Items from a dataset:

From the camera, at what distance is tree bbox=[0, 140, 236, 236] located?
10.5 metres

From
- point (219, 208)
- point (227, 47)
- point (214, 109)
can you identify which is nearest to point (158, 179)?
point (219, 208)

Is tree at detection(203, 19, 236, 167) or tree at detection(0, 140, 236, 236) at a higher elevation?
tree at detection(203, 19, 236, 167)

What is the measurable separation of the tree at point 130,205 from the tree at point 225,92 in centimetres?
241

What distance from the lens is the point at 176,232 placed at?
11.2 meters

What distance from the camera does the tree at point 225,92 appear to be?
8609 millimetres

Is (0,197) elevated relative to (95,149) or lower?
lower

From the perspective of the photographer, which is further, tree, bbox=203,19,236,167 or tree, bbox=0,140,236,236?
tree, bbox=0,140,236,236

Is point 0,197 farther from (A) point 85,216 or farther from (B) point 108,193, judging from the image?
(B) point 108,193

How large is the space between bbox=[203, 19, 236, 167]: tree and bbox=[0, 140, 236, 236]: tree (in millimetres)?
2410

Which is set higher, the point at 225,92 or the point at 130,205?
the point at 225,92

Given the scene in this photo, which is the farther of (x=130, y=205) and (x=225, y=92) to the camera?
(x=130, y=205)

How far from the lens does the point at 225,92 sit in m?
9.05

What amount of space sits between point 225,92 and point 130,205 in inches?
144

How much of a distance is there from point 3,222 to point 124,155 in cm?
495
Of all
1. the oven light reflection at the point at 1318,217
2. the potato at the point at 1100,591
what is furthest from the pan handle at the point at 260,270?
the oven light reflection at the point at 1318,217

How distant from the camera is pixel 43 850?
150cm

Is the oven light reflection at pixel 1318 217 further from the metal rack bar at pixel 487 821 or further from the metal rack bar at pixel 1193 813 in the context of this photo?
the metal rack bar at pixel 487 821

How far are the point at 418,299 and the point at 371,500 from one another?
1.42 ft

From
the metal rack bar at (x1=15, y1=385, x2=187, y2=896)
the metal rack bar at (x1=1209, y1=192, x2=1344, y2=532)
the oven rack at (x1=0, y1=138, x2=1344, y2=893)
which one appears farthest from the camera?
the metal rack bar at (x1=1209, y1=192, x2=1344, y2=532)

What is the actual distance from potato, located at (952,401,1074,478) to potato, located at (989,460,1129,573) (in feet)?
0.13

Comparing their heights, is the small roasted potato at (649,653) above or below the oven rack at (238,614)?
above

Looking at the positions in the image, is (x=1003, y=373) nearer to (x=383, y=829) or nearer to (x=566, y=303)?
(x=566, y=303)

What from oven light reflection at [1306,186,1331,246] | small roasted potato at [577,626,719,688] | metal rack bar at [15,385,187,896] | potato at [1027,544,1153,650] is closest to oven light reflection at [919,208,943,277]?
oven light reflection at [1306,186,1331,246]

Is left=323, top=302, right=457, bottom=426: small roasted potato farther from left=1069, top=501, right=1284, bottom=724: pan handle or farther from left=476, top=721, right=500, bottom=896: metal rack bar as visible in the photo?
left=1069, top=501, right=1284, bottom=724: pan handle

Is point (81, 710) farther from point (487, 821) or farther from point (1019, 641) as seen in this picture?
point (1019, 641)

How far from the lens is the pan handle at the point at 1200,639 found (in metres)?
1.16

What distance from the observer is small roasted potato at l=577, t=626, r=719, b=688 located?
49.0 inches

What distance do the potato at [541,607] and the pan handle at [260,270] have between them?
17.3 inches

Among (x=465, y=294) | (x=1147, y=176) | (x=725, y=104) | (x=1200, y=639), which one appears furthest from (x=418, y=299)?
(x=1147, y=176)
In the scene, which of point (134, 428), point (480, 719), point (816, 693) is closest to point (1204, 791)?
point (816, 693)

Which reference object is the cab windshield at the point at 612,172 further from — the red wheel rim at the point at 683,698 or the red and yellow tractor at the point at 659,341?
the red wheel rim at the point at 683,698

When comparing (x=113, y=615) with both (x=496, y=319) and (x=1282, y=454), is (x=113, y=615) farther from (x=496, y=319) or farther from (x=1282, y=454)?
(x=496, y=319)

JOB - Write every record out again, unaltered.

THE OUTPUT -
From the camera, at what distance is tree bbox=[0, 140, 236, 236] located?
10.5 metres

From
- point (219, 208)
- point (227, 47)
- point (214, 109)
can you identify which is nearest to point (158, 179)?
point (219, 208)

Is tree at detection(203, 19, 236, 167) or tree at detection(0, 140, 236, 236) at a higher elevation?
tree at detection(203, 19, 236, 167)

What is the measurable separation of the tree at point 130,205 from the tree at point 225,92 in centimetres?
241

What distance from the lens is the point at 176,232 placed at?
11.2 meters

What distance from the camera does the tree at point 225,92 appear to be?
8609 millimetres

Is (0,197) elevated relative to (95,149) or lower?
lower

From the perspective of the photographer, which is further, tree, bbox=203,19,236,167 or tree, bbox=0,140,236,236?
tree, bbox=0,140,236,236

Is point 0,197 farther from (A) point 85,216 or farther from (B) point 108,193, judging from the image?
(B) point 108,193

How large is the space between bbox=[203, 19, 236, 167]: tree and bbox=[0, 140, 236, 236]: tree (in millimetres)?
2410

Which is set higher, the point at 225,92 or the point at 130,205?
the point at 225,92

Given the scene in this photo, which is the farther of (x=130, y=205) and (x=225, y=92) to the camera?
(x=130, y=205)

How far from the lens does the point at 225,92 sit in m?
9.05

What amount of space sits between point 225,92 and point 130,205 in inches?
144

How much of a distance is there from point 3,222 to point 124,155 in cm?
495
Of all
1. the oven light reflection at the point at 1318,217
2. the potato at the point at 1100,591
what is furthest from the pan handle at the point at 260,270?
the oven light reflection at the point at 1318,217

How distant from the camera is pixel 43 850?
150cm

Is the oven light reflection at pixel 1318 217 further from the metal rack bar at pixel 487 821 or further from the metal rack bar at pixel 1193 813 in the context of this photo?
the metal rack bar at pixel 487 821

How far are the point at 418,299 and the point at 371,500 from one another?
1.42 ft

From
the metal rack bar at (x1=15, y1=385, x2=187, y2=896)
the metal rack bar at (x1=1209, y1=192, x2=1344, y2=532)
the oven rack at (x1=0, y1=138, x2=1344, y2=893)
which one appears farthest from the camera?
the metal rack bar at (x1=1209, y1=192, x2=1344, y2=532)

What is the actual distance from potato, located at (952,401,1074,478) to potato, located at (989,460,1129,573) (in feet)?
0.13

Comparing their heights, is the small roasted potato at (649,653) above or below the oven rack at (238,614)?
above

Looking at the positions in the image, is (x=1003, y=373) nearer to (x=383, y=829) or nearer to (x=566, y=303)?
(x=566, y=303)

What from oven light reflection at [1306,186,1331,246] | small roasted potato at [577,626,719,688] | metal rack bar at [15,385,187,896] | potato at [1027,544,1153,650] is closest to oven light reflection at [919,208,943,277]?
oven light reflection at [1306,186,1331,246]

Is left=323, top=302, right=457, bottom=426: small roasted potato farther from left=1069, top=501, right=1284, bottom=724: pan handle or farther from left=476, top=721, right=500, bottom=896: metal rack bar as visible in the photo?
left=1069, top=501, right=1284, bottom=724: pan handle

Is point (81, 710) farther from point (487, 821) or farther from point (1019, 641) as seen in this picture?
point (1019, 641)

How far from the lens is the pan handle at the point at 1200,639 found (in metres)?
1.16

What distance from the observer is small roasted potato at l=577, t=626, r=719, b=688 located?
49.0 inches

What distance do the potato at [541,607] and the pan handle at [260,270] have between them?
17.3 inches

Among (x=465, y=294) | (x=1147, y=176) | (x=725, y=104) | (x=1200, y=639), which one appears furthest from (x=418, y=299)?
(x=1147, y=176)
In the scene, which of point (134, 428), point (480, 719), point (816, 693) is closest to point (1204, 791)?
point (816, 693)

Which reference object is the cab windshield at the point at 612,172 further from — the red wheel rim at the point at 683,698 or the red and yellow tractor at the point at 659,341?
the red wheel rim at the point at 683,698

When comparing (x=113, y=615) with both (x=496, y=319) and (x=1282, y=454), is (x=113, y=615) farther from (x=496, y=319) or farther from (x=1282, y=454)?
(x=496, y=319)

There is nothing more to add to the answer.